STATED PROBLEM 1 :: List every dollar amount that appears in the article below on the Poliquin–Golden House race.
STATED PROBLEM 2 :: Carry on the article about fundraising in Maine's 2nd District House race from where it stops.

DOCUMENT TEXT ::

****************

Heading into the general election, Republican U.S. Rep. Bruce Poliquin has at least one big advantage over his Democratic challenger: money.

Poliquin, seeking a third term in Maine’s hardscrabble 2nd District, reported $2.7 million in cash-on-hand at the end of June, compared to $357,000 for Jared Golden, who won a three-way Democratic primary last month for the right to serve as his party’s standard bearer.

Golden’s campaign, however, is likely to attract more money and attention as the race heats up now that its outcome has been rated a tossup by Cook’s Political Report, one of the key measures that fundraisers eye to figure where to put money targeted at U.S. House races.

Other observers, though, say Poliquin has the edge.

Almost all the money raised by Golden has come from individuals — more than 90 percent of it — while more than half the $3.2 million raised by Poliquin came from political action committees.

So far in the campaign, Poliquin has spent $527,000, while Golden has shelled out $823,000, most of it to fend off challengers in the primary who collectively forked over another $1 million to fund their unsuccessful bids.


Golden, who pointed out that his average donation is about $100, called fundraising “an important difference” between the candidates.

****************

RECORD SET ::
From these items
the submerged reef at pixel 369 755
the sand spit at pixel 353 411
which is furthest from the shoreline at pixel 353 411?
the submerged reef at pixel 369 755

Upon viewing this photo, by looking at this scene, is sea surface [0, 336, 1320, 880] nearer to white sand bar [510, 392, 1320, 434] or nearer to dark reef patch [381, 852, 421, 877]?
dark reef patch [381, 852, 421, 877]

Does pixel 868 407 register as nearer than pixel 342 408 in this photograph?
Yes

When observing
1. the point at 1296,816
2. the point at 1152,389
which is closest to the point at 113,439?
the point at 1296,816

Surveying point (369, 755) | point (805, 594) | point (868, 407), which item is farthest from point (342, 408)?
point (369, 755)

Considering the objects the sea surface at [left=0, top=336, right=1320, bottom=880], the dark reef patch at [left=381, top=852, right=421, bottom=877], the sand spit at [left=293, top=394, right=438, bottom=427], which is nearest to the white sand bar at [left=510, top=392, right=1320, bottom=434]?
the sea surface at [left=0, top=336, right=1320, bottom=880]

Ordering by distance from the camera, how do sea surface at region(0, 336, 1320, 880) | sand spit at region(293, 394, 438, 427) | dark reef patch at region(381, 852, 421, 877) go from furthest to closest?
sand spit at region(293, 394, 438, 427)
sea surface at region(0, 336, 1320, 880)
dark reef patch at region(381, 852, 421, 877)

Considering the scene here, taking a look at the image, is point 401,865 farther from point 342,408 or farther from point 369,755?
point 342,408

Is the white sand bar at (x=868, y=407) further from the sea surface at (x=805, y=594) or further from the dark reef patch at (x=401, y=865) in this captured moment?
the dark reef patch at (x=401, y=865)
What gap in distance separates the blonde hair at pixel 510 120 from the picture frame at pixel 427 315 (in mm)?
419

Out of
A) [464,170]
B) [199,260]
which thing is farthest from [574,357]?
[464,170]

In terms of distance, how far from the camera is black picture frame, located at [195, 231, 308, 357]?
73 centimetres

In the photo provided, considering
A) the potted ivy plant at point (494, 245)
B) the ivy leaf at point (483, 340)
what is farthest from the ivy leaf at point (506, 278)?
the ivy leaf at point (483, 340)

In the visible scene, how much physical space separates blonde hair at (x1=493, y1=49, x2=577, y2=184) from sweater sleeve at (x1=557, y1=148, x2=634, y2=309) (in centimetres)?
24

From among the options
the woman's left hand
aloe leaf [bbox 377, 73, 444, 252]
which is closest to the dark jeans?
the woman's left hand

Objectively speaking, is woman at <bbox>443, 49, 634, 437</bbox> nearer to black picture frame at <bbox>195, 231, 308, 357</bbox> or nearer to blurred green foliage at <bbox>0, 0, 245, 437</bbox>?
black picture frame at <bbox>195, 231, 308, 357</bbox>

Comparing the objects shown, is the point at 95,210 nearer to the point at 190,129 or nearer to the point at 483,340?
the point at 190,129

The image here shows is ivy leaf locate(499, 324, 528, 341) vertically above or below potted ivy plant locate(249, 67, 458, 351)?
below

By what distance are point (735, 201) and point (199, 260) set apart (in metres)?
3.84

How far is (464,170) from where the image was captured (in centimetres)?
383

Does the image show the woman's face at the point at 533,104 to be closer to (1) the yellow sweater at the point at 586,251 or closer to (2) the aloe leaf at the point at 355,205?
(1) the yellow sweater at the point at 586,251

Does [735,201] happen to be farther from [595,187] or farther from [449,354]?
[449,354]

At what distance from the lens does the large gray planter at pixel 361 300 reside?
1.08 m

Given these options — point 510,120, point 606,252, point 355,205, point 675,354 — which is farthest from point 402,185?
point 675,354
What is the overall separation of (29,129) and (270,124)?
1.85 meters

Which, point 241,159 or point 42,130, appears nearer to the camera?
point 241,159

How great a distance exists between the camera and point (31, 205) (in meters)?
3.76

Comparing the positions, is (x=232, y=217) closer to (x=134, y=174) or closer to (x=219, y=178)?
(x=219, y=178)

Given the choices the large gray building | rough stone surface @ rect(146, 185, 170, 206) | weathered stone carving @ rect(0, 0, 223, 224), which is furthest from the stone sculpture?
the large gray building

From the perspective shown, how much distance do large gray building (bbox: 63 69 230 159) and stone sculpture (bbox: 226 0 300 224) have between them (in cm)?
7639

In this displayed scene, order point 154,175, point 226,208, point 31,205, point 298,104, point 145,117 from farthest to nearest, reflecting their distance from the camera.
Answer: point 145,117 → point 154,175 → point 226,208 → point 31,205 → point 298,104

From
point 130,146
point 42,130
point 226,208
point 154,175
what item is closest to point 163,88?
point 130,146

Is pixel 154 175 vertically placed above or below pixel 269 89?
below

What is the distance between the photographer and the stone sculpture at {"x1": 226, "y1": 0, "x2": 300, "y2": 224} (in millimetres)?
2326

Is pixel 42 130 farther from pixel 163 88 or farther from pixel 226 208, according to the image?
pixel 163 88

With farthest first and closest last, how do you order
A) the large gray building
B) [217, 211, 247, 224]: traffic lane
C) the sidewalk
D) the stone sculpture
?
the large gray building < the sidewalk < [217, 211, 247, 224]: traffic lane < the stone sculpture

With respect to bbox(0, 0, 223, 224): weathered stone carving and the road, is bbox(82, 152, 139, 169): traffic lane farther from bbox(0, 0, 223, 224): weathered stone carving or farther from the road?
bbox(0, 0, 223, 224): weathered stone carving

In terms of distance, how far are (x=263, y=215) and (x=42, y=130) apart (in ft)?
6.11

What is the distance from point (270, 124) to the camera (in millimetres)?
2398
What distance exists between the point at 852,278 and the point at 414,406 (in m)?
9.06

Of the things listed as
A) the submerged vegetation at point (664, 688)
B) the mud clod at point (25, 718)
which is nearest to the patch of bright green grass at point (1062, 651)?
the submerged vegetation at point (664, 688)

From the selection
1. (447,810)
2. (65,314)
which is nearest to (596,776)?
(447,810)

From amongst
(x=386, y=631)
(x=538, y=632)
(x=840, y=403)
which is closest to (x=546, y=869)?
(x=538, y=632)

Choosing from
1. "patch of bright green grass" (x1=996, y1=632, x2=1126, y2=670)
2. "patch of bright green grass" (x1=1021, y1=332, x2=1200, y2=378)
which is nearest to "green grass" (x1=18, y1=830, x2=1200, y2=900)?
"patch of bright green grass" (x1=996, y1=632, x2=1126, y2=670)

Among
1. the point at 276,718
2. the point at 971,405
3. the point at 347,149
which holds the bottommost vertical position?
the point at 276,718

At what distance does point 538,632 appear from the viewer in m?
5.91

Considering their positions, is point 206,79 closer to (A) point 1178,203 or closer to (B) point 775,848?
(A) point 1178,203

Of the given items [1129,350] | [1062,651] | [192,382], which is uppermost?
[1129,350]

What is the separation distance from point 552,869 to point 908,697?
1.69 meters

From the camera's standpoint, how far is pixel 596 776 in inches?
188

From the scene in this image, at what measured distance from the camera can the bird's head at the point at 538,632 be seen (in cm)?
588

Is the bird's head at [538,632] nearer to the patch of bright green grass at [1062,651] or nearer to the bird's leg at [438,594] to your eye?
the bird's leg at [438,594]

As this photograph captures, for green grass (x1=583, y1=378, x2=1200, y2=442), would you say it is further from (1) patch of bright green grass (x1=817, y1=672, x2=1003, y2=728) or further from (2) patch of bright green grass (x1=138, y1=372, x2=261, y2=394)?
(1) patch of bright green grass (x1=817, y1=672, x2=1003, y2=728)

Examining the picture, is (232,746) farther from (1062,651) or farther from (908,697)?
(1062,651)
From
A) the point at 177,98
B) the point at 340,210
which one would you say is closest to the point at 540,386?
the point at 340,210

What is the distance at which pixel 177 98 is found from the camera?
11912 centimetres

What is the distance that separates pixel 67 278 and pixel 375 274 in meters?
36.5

****************

RESULT 1 :: $2.7 million, $357,000, $3.2 million, $527,000, $823,000, $1 million, $100

RESULT 2 ::
“If voters want Congress to fix our broken health care system and our dysfunctional government, then we need to elect candidates like myself who are committed to getting big money out of politics,” Golden said Monday. “Elections shouldn’t be about who can raise the most money from special interests.”

Golden said over the past three months, “most of Bruce’s campaign cash came from corporate PACs.”

“Collectively, almost 90 percent of his money comes from corporations and the super wealthy who on average donate more than $1,000,” Golden said. He said that’s why Poliquin voted for a tax cut that gives the rich a permanent break while middle class families will see their tax cuts expire in a decade.
“This shouldn’t be surprising since Bruce is a millionaire himself and benefits directly from the GOP’s tax giveaway. Poliquin is a typical, self-interested politician that is taking care of himself and his rich colleagues in Washington.”
Brent Littlefield, a consultant for Poliquin’s campaign, said Golden “is attempting to cover up his complete lack of job creation experience by falsely attacking Congressman Poliquin.”

He said, “Golden’s only long-term career choice has been politics and he appears to be running for Congress simply to get a job,” a far different path than Poliquin took in pursuing “a successful career outside politics” in finance before he sought office.

Littlefield also said Golden “has taken thousands of dollars from Wall Street-connected corporations and now claims he is against big money in politics. It is the height of hypocrisy.”

Both campaigns recognize that millions of additional dollars are likely to be spent by Super PACs and other outside groups trying to swing control of the House from the Republicans to the Democrats. Analysts are predicting enough Democratic wins in the November general election to give the party a shot at seizing a majority for the first time since 2010.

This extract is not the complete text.